В период последних жизненных проявлений старой барыни, заключавшихся главным образом в ядении одних только киевских просфор, в знакомстве с различными странниками, блаженными, юродивыми, провидцами и предсказателями, которые снабжали старух этими просфорами, – бабка научилась громадному количеству славянских слов, вырванных из текста Священного писания, – и потому в то время, как я с сестрой попал в ее руки, ее собственная проповеднически-наставительная речь об аде, о грехах обильно пересыпалась различными: аще, комуждо, такожде, якоже, можаху и проч.
Лично для меня слова эти имели тогда какое-то особое значение, которое заставляло меня неуклонно по целым часам, с страшно выпученными белками, слушать бабкины штуки.
– Ты что заегозил? – обыкновенно спрашивала меня бабка, когда я из-за церковной азбуки украдкой смотрел в окно на цветущее весеннее утро. – Упекут тебя на том свете за леность! Лицеприятия там ни для кого не будет.
Тоска какая-то, до слез сосавшая сердце, и в то же время страх нападали на меня при раздумывании о том – кто или что такое именно кийждо и лицеприятие? Они представлялись мне тогда какими-то грозными великанами, поселенными в аду для муки тех грешников, которые вместо того, чтобы изучать титла и апострофы церковной азбуки, глазеют в окна на подернутую нежным сиянием утреннего солнца улицу и глубоко завидуют никем не стесняемой свободе певчих птичек, так радостно летающих и поющих на этой улице.
Мою ребячью резвость, крайне развившуюся в скотнической избе в играх с грациозными ягнятами, сразу осадили бабкины истории. Для нас с сестрой в особенности она выложила всю сокровищницу старинных сельских преданий про неисчислимые беды того света, имеющие некогда непрерывным дождем, во все продолжение бесконечной вечности, литься на бедные головы грешников.

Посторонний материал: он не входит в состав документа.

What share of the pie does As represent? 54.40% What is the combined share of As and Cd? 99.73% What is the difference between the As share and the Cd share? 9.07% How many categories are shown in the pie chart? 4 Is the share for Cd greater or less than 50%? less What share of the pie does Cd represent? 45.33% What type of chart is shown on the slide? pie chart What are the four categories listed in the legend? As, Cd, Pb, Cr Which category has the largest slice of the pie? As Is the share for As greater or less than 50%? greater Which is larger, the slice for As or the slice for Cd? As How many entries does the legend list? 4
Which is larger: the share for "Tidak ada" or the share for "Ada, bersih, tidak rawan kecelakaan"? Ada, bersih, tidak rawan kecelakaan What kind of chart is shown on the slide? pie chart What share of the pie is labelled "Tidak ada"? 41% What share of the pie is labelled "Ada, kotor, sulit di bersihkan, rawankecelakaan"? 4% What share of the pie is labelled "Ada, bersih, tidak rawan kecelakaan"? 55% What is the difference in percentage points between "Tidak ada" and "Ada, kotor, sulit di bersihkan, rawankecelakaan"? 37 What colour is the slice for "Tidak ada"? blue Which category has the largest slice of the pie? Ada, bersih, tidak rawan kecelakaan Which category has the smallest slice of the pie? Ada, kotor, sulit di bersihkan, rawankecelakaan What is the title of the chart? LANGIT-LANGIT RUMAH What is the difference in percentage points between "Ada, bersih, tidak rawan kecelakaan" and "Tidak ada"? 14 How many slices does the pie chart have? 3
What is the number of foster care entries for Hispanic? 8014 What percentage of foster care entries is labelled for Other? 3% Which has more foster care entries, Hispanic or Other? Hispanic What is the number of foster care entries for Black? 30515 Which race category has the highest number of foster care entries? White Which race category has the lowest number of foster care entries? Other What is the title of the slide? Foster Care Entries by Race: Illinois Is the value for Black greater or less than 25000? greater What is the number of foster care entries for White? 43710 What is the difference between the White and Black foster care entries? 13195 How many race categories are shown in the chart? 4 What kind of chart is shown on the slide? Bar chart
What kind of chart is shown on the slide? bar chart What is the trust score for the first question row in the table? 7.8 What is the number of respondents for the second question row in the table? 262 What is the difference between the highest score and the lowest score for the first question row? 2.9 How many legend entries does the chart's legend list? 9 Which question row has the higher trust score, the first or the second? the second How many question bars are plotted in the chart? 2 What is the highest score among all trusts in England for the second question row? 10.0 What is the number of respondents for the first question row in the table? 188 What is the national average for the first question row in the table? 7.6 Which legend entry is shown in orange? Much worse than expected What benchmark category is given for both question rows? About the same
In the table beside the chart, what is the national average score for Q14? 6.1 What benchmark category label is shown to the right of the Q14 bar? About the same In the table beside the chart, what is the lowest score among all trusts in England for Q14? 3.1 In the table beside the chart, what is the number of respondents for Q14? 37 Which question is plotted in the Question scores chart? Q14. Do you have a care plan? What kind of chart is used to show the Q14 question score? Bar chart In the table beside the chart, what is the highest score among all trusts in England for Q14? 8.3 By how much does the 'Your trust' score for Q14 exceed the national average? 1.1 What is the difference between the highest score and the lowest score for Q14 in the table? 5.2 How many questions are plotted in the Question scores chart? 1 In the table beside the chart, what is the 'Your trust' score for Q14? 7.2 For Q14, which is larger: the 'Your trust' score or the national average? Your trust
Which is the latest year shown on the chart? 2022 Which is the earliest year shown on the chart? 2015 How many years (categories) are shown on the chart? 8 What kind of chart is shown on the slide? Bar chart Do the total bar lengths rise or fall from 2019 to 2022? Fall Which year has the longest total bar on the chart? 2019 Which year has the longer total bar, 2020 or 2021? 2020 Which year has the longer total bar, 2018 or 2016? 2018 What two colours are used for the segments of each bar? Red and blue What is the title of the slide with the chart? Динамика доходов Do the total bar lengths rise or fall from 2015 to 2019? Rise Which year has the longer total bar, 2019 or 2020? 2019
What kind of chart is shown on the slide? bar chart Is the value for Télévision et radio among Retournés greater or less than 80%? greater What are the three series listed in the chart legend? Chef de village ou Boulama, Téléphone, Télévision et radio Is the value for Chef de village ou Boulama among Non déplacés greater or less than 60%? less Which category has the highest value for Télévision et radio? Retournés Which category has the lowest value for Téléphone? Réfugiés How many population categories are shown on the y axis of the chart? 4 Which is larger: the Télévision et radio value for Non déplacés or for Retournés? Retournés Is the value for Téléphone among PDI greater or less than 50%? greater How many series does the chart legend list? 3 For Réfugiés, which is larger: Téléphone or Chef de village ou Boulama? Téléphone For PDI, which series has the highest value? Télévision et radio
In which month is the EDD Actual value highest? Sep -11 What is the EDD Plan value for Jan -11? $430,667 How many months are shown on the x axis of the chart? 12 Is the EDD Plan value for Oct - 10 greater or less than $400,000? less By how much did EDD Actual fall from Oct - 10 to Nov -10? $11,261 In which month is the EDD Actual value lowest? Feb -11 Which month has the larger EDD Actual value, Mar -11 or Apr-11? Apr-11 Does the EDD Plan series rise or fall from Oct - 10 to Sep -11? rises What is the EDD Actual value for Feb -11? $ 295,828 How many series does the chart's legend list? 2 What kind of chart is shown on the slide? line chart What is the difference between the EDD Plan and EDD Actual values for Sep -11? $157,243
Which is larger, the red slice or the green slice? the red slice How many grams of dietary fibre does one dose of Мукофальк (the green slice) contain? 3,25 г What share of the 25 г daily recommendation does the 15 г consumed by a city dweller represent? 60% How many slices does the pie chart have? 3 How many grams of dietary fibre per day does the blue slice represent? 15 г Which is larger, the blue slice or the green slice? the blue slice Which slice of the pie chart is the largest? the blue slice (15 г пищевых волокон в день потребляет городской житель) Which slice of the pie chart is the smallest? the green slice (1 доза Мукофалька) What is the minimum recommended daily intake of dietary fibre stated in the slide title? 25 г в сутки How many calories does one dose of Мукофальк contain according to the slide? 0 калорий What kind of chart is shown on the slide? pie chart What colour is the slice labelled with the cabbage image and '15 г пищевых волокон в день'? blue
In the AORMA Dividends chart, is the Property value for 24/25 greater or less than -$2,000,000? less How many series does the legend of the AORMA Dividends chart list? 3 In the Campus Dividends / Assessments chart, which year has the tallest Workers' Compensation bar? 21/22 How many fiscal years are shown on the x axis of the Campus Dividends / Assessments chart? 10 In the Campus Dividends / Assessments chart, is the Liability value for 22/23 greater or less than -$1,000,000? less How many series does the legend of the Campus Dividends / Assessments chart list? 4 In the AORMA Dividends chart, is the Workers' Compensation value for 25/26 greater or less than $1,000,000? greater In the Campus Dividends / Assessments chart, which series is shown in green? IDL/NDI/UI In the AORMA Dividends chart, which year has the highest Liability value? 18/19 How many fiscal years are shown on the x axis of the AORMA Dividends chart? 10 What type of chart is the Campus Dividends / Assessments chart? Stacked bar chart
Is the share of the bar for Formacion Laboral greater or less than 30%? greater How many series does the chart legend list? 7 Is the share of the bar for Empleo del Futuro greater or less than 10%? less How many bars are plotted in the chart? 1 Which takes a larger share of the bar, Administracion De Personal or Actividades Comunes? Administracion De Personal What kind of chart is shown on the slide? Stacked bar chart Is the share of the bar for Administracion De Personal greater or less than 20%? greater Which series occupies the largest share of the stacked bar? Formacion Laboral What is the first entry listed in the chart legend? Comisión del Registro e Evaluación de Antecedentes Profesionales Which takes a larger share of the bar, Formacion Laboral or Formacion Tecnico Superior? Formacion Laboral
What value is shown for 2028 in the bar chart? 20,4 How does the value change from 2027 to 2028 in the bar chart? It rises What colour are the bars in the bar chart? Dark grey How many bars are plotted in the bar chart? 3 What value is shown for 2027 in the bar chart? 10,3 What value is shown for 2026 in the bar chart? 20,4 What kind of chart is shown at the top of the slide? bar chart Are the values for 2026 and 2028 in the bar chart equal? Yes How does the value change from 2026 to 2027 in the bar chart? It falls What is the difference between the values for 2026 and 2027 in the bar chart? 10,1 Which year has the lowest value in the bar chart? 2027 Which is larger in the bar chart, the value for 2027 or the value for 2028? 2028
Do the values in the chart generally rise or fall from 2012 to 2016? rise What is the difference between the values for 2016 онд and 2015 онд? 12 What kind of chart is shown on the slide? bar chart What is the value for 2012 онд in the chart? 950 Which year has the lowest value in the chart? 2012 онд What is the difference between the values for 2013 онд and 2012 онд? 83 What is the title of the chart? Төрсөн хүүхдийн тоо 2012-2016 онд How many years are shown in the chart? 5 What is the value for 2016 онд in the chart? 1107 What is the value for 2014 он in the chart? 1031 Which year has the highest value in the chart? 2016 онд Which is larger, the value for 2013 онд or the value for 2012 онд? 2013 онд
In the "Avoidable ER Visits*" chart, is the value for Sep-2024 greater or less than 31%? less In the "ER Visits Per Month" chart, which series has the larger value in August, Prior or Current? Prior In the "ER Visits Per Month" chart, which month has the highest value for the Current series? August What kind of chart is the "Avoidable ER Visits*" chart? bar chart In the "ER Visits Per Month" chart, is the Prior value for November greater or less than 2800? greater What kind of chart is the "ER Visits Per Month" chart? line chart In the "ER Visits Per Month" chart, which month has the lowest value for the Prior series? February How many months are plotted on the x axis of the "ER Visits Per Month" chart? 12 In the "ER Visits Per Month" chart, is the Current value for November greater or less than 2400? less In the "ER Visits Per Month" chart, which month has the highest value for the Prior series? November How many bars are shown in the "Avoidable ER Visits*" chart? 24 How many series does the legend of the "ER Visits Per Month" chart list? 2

– И не будет тем мукам никакого конца… – разговаривала бабка, усадив нас с сестрою около себя. – Будут в ваши уши всякие идолы реветь звериными голосами, подложат они под вас огонь с серою, а сами вы станете кипеть в этаких ли большущих котлах с черной смолою; а насупротив вас праведники в райских садах возликуют, – и еще пуще вам мучение прибавится оттого, что сами в рай не попали. Вот что баловникам-то выйдет от господа бога! – торжественно заключала она, обдаривая нас за наши перепуганные ее рассказом и, следовательно, смирные лица изюмом, прихваченным ею из барской кладовой.
Молоденькие сельские цветки, ласкаемые до этого времени только вольным ветром да солнечным светом, – мы с сестрой склонили пред бабкиными страстями наши до сих пор беззаботные головы и задумались. Баловства уже не было и в помине. Целые дни мы, как ошалелые мухи, уныло сидели в этой унылой и, так сказать, бархатно-обветшалой комнате в сообществе двух угрюмых, старых развалин.
– Пойдем выбежим на улицу! – шептала мне сестра, чуть только бабка выходила из комнаты. – Хоть бы чуточку на траве поиграть!.. Может, и не увидит.
– Увидит! Она все видит, даром что стара, – мрачно отвечал я розовым губкам девочки, которые с каждым днем делались все бледнее.
– Пойдем, пойдем! – увлекала меня женская страсть. – Не увидит.
– А тот свет-то? – возражал я. – Ведь конца никакого тем мукам нет, – всё только нас жечь станут да в уши будут реветь по-звериному. Забыла разве, какой там кийждо-то посажен?..
Так и оставалась бедная девочка с открытыми, умоляющими глазками, когда я произносил страшное слово – кийждо; словно столбняк находил на нее и на меня, когда нам приходилось увещевать друг друга не грешить, под опасением того мучительного штрафа, который бесконечно имели взыскивать с нас многочисленные кийждо и лицеприятие.